Children who are considered to have Special Educational Needs have learning difficulties or disabilities that make it harder for them to learn than most children of the same age.
They might be struggling with:
- reading, writing, number work
- verbal expression
- general comprehension and processing
- relationship with peers and/or adults
- showing appropriate behaviors in specific situations/contexts
In this case, children need special support because they learn in different ways, so some adjustment should take place, such as a specific way of teaching or using special equipment (computer or desk). Adapting curriculum, teaching mode and material to the child’s needs is essential. Children often display behaviors that are interpreted as oppositional defiant when in fact they’re a direct result of a learning disability that prevents them to follow norms or remain on task. But bare in mind that children have different rhythms and develop in a unique way, so if your child is making slower progress and needs extra support it doesn’t mean that he/she has Special Educational Needs.

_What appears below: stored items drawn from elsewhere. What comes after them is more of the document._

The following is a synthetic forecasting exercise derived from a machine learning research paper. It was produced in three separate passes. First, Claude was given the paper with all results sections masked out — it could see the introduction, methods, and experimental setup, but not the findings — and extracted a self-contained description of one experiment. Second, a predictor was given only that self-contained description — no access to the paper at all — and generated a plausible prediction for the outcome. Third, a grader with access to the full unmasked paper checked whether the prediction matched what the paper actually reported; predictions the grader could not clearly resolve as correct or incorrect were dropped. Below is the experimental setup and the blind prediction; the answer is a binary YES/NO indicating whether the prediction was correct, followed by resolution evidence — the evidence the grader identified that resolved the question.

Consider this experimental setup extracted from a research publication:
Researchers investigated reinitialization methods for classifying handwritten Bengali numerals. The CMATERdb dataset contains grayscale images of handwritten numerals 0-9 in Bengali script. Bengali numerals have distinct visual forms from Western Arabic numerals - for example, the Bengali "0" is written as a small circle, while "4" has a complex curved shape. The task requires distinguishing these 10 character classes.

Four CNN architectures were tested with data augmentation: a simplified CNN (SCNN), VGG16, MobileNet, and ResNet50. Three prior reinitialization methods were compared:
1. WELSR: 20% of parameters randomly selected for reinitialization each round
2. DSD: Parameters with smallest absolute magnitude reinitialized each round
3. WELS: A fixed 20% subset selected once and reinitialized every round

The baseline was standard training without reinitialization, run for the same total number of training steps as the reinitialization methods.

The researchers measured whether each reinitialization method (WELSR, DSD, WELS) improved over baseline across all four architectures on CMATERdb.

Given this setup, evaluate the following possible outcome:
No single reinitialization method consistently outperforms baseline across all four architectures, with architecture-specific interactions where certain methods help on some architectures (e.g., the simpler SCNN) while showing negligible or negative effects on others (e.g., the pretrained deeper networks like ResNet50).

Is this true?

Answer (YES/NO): NO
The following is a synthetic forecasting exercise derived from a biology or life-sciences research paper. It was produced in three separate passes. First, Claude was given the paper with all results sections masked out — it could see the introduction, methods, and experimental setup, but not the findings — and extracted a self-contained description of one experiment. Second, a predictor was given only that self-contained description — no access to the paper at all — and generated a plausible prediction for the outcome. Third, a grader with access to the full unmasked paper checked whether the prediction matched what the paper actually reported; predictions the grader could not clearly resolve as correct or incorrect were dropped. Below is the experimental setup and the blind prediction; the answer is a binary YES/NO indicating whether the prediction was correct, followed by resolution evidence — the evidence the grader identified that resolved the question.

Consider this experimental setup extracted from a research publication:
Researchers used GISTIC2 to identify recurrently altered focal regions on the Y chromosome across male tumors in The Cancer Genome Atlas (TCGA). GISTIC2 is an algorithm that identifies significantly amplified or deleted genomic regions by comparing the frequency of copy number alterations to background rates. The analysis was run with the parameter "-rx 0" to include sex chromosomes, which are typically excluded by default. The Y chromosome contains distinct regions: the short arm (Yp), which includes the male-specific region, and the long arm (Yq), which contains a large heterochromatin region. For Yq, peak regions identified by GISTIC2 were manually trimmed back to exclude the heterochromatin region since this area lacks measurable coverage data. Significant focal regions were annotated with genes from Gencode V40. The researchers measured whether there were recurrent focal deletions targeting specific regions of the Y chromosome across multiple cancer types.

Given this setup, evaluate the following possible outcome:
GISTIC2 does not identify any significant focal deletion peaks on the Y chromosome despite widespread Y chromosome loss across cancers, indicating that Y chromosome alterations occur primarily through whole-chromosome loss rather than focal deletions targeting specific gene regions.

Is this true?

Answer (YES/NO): NO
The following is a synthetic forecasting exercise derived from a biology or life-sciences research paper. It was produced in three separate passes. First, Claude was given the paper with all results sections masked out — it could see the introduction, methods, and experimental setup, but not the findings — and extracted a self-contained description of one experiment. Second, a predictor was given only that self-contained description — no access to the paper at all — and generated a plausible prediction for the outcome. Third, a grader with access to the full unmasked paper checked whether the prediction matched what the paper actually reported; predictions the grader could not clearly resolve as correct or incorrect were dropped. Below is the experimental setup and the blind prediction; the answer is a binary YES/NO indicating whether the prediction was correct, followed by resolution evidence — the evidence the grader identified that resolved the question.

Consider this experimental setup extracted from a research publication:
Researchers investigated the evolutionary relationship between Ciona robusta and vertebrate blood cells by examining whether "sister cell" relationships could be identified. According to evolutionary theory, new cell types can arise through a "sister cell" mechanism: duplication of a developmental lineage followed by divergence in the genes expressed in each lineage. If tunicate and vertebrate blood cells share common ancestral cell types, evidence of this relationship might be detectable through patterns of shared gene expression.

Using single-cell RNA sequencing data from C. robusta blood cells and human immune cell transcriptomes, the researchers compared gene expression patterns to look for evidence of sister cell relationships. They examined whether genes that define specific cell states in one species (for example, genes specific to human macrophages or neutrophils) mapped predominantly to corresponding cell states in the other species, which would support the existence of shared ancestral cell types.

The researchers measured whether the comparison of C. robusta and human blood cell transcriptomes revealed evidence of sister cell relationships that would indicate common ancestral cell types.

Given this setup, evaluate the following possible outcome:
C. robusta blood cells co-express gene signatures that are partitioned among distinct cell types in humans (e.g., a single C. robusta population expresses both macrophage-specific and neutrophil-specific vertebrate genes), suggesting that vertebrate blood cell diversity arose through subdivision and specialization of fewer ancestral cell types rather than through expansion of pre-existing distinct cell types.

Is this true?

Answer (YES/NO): NO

Applied Behavior Analysis, in a nutshell, provides a great tool to understanding and changing behavior. Due to it’s analytic trait we are able to pinpoint a specific behavior, understand what originates it and what are the consequences (ABC model) in order to replace it with a more appropriate behavior. Specific skills are targeted and an individual program is designed. Learning can take place in a playful setting and the main goal is to generalize it so it occurs naturally, in any environment.
PECS is short for Picture Exchange Communication System and, as the name says, it is a communication system that makes use of pictures. The person who has PECS exchanges a sentence strip with another person by using one simple symbol or building full sentences with symbols and in this way can communicate without verbal language. PECS is useful for children who have not developed any language, or who have some but are able to develop it further.